▸ **BRIEF**: Please edit these records so that "cluster of houses" is replaced by "group of houses" everywhere it occurs, with everything else left unchanged. Leave the pictures out of your answer.
----------------
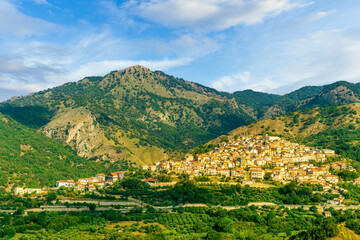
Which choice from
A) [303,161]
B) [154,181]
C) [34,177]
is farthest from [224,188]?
[34,177]

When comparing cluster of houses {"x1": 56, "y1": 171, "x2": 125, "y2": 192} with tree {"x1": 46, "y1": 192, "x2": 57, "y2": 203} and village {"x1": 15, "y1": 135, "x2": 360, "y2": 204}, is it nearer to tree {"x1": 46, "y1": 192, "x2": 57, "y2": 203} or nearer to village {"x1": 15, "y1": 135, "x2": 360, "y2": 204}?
village {"x1": 15, "y1": 135, "x2": 360, "y2": 204}

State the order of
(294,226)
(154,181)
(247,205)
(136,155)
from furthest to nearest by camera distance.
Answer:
----------------
▸ **SOLUTION**:
Which choice from
A) [303,161]
B) [154,181]
C) [34,177]
is farthest from [224,188]?
[34,177]

When comparing group of houses {"x1": 56, "y1": 171, "x2": 125, "y2": 192} with tree {"x1": 46, "y1": 192, "x2": 57, "y2": 203} and village {"x1": 15, "y1": 135, "x2": 360, "y2": 204}, is it nearer to tree {"x1": 46, "y1": 192, "x2": 57, "y2": 203} or nearer to village {"x1": 15, "y1": 135, "x2": 360, "y2": 204}?
village {"x1": 15, "y1": 135, "x2": 360, "y2": 204}

State the order of
(294,226)
(154,181)
(247,205)
(136,155)
from furthest to nearest by camera distance.
Answer:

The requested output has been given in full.